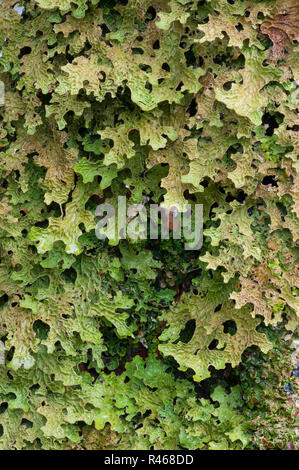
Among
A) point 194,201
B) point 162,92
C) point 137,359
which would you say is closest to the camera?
point 162,92

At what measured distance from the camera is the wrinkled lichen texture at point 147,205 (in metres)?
1.75

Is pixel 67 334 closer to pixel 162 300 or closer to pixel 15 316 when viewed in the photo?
pixel 15 316

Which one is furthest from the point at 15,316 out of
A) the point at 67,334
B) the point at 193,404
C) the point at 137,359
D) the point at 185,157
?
the point at 185,157

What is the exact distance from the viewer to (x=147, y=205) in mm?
1980

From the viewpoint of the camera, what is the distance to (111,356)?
2.13 meters

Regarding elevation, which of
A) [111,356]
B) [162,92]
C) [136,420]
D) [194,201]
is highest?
[162,92]

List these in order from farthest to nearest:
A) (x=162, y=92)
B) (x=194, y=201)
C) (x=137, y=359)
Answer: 1. (x=137, y=359)
2. (x=194, y=201)
3. (x=162, y=92)

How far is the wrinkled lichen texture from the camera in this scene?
68.9 inches

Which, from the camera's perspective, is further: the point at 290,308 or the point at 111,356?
the point at 111,356

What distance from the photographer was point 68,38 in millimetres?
1815

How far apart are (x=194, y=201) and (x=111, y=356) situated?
2.55 feet

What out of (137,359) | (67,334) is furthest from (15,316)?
(137,359)

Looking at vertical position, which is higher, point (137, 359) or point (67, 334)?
point (67, 334)

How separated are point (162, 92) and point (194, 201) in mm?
446
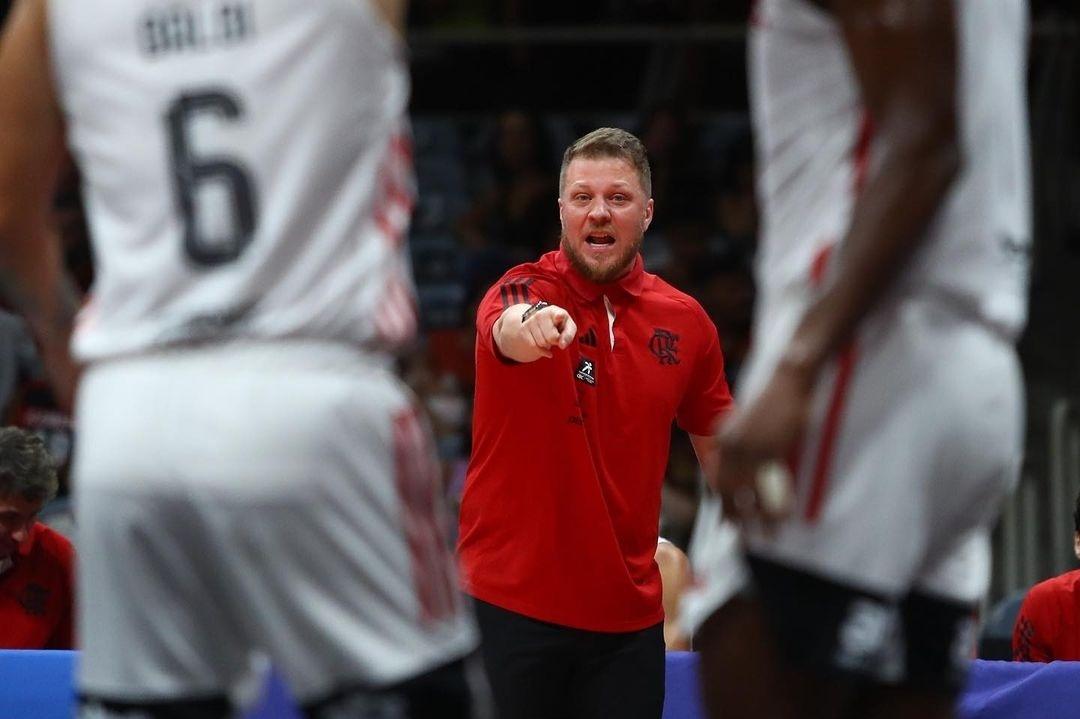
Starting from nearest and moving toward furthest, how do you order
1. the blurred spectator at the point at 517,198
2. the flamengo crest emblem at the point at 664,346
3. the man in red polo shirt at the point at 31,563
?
the flamengo crest emblem at the point at 664,346, the man in red polo shirt at the point at 31,563, the blurred spectator at the point at 517,198

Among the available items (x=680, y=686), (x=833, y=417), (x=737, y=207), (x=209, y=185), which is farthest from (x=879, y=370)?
(x=737, y=207)

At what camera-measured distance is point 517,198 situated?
10.3m

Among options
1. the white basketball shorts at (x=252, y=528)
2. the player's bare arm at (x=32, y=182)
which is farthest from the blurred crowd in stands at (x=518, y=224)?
the white basketball shorts at (x=252, y=528)

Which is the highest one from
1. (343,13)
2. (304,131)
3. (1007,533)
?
(343,13)

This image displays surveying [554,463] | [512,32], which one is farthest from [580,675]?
[512,32]

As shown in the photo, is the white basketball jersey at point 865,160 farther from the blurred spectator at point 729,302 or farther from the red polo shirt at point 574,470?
the blurred spectator at point 729,302

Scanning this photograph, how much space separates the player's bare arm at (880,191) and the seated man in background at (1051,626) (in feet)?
11.9

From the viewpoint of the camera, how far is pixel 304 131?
2.37m

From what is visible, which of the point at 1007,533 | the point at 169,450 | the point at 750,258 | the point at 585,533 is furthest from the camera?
the point at 750,258

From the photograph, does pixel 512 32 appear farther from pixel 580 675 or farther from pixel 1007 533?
pixel 580 675

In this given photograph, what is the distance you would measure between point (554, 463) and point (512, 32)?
23.8ft

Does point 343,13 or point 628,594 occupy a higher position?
point 343,13

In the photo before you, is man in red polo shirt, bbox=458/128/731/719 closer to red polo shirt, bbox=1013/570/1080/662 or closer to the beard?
the beard

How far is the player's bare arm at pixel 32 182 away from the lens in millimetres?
2494
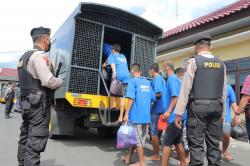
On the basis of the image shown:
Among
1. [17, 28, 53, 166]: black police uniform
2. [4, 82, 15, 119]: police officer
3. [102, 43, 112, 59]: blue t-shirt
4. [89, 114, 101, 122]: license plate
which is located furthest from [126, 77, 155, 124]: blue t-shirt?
[4, 82, 15, 119]: police officer

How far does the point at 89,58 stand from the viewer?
666 cm

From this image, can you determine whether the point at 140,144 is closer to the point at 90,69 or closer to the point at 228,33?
the point at 90,69

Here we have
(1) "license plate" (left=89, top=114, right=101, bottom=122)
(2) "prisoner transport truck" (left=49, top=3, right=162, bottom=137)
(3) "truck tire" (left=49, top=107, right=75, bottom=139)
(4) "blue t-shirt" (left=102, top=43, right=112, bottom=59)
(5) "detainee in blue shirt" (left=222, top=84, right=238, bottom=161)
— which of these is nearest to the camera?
(5) "detainee in blue shirt" (left=222, top=84, right=238, bottom=161)

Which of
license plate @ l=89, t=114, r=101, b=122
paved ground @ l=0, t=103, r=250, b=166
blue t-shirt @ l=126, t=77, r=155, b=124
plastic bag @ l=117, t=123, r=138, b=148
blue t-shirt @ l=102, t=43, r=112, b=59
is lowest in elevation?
paved ground @ l=0, t=103, r=250, b=166

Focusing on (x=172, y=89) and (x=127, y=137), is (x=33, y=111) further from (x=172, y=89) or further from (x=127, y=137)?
(x=172, y=89)

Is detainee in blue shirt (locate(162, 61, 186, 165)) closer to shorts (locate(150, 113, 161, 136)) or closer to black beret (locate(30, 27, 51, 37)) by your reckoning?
shorts (locate(150, 113, 161, 136))

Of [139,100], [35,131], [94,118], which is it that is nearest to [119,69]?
[94,118]

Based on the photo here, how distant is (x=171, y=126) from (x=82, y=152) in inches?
94.2

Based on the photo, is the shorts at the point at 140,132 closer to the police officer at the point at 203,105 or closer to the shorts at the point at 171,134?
the shorts at the point at 171,134


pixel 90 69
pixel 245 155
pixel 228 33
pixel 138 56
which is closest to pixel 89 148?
pixel 90 69

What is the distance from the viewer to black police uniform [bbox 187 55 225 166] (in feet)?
12.3

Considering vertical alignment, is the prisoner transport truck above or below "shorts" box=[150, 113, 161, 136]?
above

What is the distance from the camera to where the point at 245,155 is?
688 centimetres

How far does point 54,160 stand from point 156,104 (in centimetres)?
218
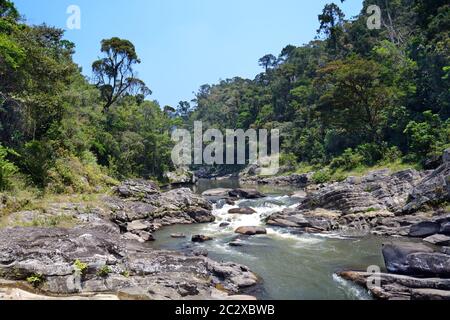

* [What is being asked] Can you convert the lines of the items above, starting at the line that contains "What is the distance from the viewer" and running through the end of the items, into a Markdown table with columns named Row and Line, skipping blank lines and leaving out the pictures?

* [Solution to the exercise]
| Row | Line |
|---|---|
| 1 | What is the distance from the viewer to black police uniform [bbox 187 55 225 166] (in feet)? |
| 2 | 12.3 |
| 3 | Considering vertical alignment, is the prisoner transport truck above or below "shorts" box=[150, 113, 161, 136]? |
| 4 | above |
| 5 | What is the distance from the camera to where the point at 245,155 is? |
| 6 | 688 centimetres |
| 7 | How far does point 54,160 stand from point 156,104 (in centimetres)? |
| 8 | 218 |